> **INFORMATION PROVIDED**

********************

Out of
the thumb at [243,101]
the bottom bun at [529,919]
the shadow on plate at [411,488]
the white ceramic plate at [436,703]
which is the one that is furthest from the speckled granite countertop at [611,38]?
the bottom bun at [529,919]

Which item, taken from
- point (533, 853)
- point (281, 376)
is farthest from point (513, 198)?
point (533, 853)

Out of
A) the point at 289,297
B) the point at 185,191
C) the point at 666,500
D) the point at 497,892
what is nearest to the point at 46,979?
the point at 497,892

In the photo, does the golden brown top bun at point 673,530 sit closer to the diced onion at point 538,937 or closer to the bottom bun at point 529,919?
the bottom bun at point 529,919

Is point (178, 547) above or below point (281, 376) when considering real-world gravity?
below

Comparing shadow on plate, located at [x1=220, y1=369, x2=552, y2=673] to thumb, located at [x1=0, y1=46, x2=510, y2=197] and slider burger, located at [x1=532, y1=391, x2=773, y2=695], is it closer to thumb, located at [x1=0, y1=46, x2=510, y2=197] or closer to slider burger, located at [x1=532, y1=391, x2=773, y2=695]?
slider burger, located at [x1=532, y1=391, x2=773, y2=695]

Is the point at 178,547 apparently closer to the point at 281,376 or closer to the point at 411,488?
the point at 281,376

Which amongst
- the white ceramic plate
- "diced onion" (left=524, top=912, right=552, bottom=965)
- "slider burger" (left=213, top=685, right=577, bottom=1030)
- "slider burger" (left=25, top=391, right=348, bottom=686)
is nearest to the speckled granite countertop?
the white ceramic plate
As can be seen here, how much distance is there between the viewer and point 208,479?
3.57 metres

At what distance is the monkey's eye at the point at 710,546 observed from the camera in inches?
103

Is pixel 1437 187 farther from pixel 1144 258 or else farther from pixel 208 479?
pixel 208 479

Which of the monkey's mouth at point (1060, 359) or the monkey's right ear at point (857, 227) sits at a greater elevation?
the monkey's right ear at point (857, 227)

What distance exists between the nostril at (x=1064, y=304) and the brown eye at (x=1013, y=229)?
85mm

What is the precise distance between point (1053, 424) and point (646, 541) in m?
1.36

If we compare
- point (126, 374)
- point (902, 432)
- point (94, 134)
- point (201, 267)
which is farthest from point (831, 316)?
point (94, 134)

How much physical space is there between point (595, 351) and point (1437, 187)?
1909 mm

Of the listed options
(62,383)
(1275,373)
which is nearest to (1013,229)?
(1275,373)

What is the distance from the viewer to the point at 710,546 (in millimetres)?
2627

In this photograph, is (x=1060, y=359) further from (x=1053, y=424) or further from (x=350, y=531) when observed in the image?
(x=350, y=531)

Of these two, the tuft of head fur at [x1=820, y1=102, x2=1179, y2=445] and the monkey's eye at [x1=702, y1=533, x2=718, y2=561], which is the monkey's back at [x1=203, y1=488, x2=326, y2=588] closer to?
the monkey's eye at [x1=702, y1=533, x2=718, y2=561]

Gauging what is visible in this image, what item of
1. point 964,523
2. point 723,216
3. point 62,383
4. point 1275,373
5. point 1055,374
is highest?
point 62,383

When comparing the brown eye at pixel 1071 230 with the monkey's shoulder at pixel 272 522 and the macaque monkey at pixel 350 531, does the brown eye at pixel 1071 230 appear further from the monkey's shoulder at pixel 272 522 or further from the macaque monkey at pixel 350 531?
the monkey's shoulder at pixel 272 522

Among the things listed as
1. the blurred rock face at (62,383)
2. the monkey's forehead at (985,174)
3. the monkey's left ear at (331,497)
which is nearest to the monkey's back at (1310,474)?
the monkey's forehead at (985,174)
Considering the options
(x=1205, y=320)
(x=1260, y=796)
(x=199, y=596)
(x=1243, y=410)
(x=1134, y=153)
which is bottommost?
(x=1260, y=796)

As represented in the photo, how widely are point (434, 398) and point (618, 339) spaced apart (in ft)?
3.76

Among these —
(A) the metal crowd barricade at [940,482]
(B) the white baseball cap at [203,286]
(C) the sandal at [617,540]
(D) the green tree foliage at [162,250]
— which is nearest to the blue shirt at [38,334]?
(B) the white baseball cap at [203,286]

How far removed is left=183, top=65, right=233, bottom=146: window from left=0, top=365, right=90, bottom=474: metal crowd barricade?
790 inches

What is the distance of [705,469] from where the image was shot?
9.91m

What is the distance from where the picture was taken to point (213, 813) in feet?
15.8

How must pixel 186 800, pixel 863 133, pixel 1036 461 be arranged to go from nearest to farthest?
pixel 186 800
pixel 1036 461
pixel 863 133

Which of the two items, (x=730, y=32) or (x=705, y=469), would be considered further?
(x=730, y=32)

********************

> **TASK REQUIREMENTS**
Recast all of the material above as a Markdown table with the columns Row and Line, giving each non-blank line its own numbered row and leaving out blank lines.

> **OUTPUT**
| Row | Line |
|---|---|
| 1 | Out of |
| 2 | the thumb at [243,101] |
| 3 | the bottom bun at [529,919] |
| 4 | the shadow on plate at [411,488] |
| 5 | the white ceramic plate at [436,703] |
| 6 | which is the one that is furthest from the speckled granite countertop at [611,38]? |
| 7 | the bottom bun at [529,919] |
| 8 | Which item, taken from |
| 9 | - point (533, 853) |
| 10 | - point (281, 376) |
| 11 | is farthest from point (513, 198)? |
| 12 | point (533, 853) |
| 13 | Out of |
| 14 | A) the point at 289,297 |
| 15 | B) the point at 185,191 |
| 16 | C) the point at 666,500 |
| 17 | D) the point at 497,892 |
| 18 | what is nearest to the point at 46,979? |
| 19 | the point at 497,892 |
| 20 | In the photo, does the golden brown top bun at point 673,530 sit closer to the diced onion at point 538,937 or closer to the bottom bun at point 529,919? |
| 21 | the bottom bun at point 529,919 |
| 22 | Is point (178, 547) above or below point (281, 376) when considering real-world gravity? |
| 23 | below |
| 24 | Comparing shadow on plate, located at [x1=220, y1=369, x2=552, y2=673] to thumb, located at [x1=0, y1=46, x2=510, y2=197] and slider burger, located at [x1=532, y1=391, x2=773, y2=695], is it closer to thumb, located at [x1=0, y1=46, x2=510, y2=197] or closer to slider burger, located at [x1=532, y1=391, x2=773, y2=695]? |
| 25 | slider burger, located at [x1=532, y1=391, x2=773, y2=695] |
| 26 | Is the point at 178,547 apparently closer to the point at 281,376 or closer to the point at 411,488? |
| 27 | the point at 281,376 |
| 28 | Which amongst |
| 29 | - the white ceramic plate |
| 30 | - "diced onion" (left=524, top=912, right=552, bottom=965) |
| 31 | - "slider burger" (left=213, top=685, right=577, bottom=1030) |
| 32 | - "slider burger" (left=25, top=391, right=348, bottom=686) |
| 33 | is nearest to the speckled granite countertop? |
| 34 | the white ceramic plate |
| 35 | As can be seen here, how much distance is there between the viewer and point 208,479? |
| 36 | 3.57 metres |
| 37 | At what distance is the monkey's eye at the point at 710,546 observed from the camera in inches? |
| 38 | 103 |
| 39 | Is pixel 1437 187 farther from pixel 1144 258 or else farther from pixel 208 479? |
| 40 | pixel 208 479 |
| 41 | Which of the monkey's mouth at point (1060, 359) or the monkey's right ear at point (857, 227) sits at a greater elevation? |
| 42 | the monkey's right ear at point (857, 227) |
| 43 | What distance exists between the nostril at (x=1064, y=304) and the brown eye at (x=1013, y=229)? |
| 44 | 85mm |
| 45 | What is the precise distance between point (1053, 424) and point (646, 541) in m? |
| 46 | 1.36 |
| 47 | If we compare |
| 48 | - point (126, 374) |
| 49 | - point (902, 432) |
| 50 | - point (94, 134) |
| 51 | - point (201, 267) |
| 52 | which is farthest from point (831, 316)? |
| 53 | point (94, 134) |
| 54 | How much physical space is there between point (595, 351) and point (1437, 187)? |
| 55 | 1909 mm |
| 56 | Of the listed options |
| 57 | (62,383) |
| 58 | (1275,373) |
| 59 | which is nearest to (1013,229)? |
| 60 | (1275,373) |
| 61 | What is the distance from the viewer to the point at 710,546 (in millimetres)? |
| 62 | 2627 |
| 63 | In this photograph, is (x=1060, y=359) further from (x=1053, y=424) or further from (x=350, y=531) when observed in the image? |
| 64 | (x=350, y=531) |
| 65 | Of these two, the tuft of head fur at [x1=820, y1=102, x2=1179, y2=445] and the monkey's eye at [x1=702, y1=533, x2=718, y2=561], which is the monkey's back at [x1=203, y1=488, x2=326, y2=588] closer to? |
| 66 | the monkey's eye at [x1=702, y1=533, x2=718, y2=561] |
| 67 | Gauging what is visible in this image, what item of |
| 68 | 1. point 964,523 |
| 69 | 2. point 723,216 |
| 70 | 3. point 62,383 |
| 71 | 4. point 1275,373 |
| 72 | 5. point 1055,374 |
| 73 | is highest? |
| 74 | point 62,383 |
| 75 | When comparing the brown eye at pixel 1071 230 with the monkey's shoulder at pixel 272 522 and the macaque monkey at pixel 350 531, does the brown eye at pixel 1071 230 appear further from the monkey's shoulder at pixel 272 522 or further from the macaque monkey at pixel 350 531? |
| 76 | the monkey's shoulder at pixel 272 522 |
| 77 | Among the things listed as |
| 78 | 1. the blurred rock face at (62,383) |
| 79 | 2. the monkey's forehead at (985,174) |
| 80 | 3. the monkey's left ear at (331,497) |
| 81 | which is nearest to the monkey's back at (1310,474)? |
| 82 | the monkey's forehead at (985,174) |
| 83 | Considering the options |
| 84 | (x=1205, y=320) |
| 85 | (x=1260, y=796) |
| 86 | (x=199, y=596) |
| 87 | (x=1243, y=410) |
| 88 | (x=1134, y=153) |
| 89 | which is bottommost? |
| 90 | (x=1260, y=796) |
| 91 | As represented in the photo, how widely are point (434, 398) and point (618, 339) spaced apart (in ft)? |
| 92 | 3.76 |
| 93 | Among these — |
| 94 | (A) the metal crowd barricade at [940,482] |
| 95 | (B) the white baseball cap at [203,286] |
| 96 | (C) the sandal at [617,540] |
| 97 | (D) the green tree foliage at [162,250] |
| 98 | — which is nearest to the blue shirt at [38,334]? |
| 99 | (B) the white baseball cap at [203,286] |
| 100 | How far removed is left=183, top=65, right=233, bottom=146: window from left=0, top=365, right=90, bottom=474: metal crowd barricade? |
| 101 | 790 inches |
| 102 | What is the distance of [705,469] from where the image was shot? |
| 103 | 9.91m |
| 104 | What is the distance from where the picture was taken to point (213, 813) in feet? |
| 105 | 15.8 |
| 106 | How must pixel 186 800, pixel 863 133, pixel 1036 461 be arranged to go from nearest to farthest? |
| 107 | pixel 186 800 |
| 108 | pixel 1036 461 |
| 109 | pixel 863 133 |
| 110 | Which of the two items, (x=730, y=32) or (x=705, y=469), would be considered further? |
| 111 | (x=730, y=32) |